Fe-C phase diagram with the BCT/γ phase boundary calculated with ΔE = 20 kJ mol−1 and CN = 1/3 compared to the calculated value (circle) from Maugis [32] and Jang et al. (grey dashed line)[24]

Full size image

The direct consequence of the consideration of BCT is an increase in the maximum solubility of C in ferrite (further denoted as Zener-ordered BCT structure). The phase boundaries of the equilibrium phase diagram are plotted in a parameter study considering the thermodynamic parameters as given by Jacob et al.[7] with the conventional equilibrium α/α + γ phase boundaries and α’/α’ + γ in Fig. 6, using different site occupancies (with the fixed trapping energy of 20 kJ mol−1) and different trapping energies with a fixed occupancy of 1/3.

▶ **Material provided**:
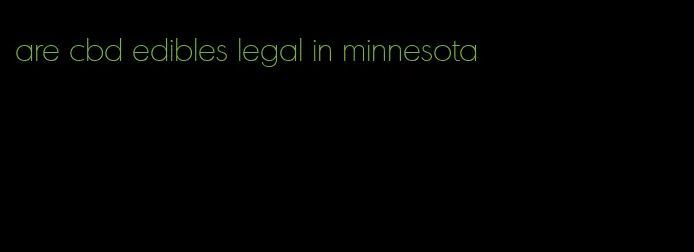 are cbd edibles legal in minnesota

▶ **Instructions**:
• A. From the Fe-C phase diagram passage, list every source cited by name, each with its reference number.
• B. Summarize the Fe-C phase diagram passage in two sentences.
• C. In the Fe-C phase diagram passage, what trapping energy is held fixed while the site occupancy is varied?

▶ **Answer section**:
• A.
Maugis [32]
Jang et al. [24]
Jacob et al. [7]

• B. Accounting for the BCT structure raises the maximum solubility of carbon in ferrite, referred to as the Zener-ordered BCT structure. Using thermodynamic parameters from Jacob et al., Fig. 6 plots the equilibrium phase boundaries for different site occupancies at a fixed trapping energy of 20 kJ mol−1 and for different trapping energies at a fixed occupancy of 1/3.

• C. 20 kJ mol−1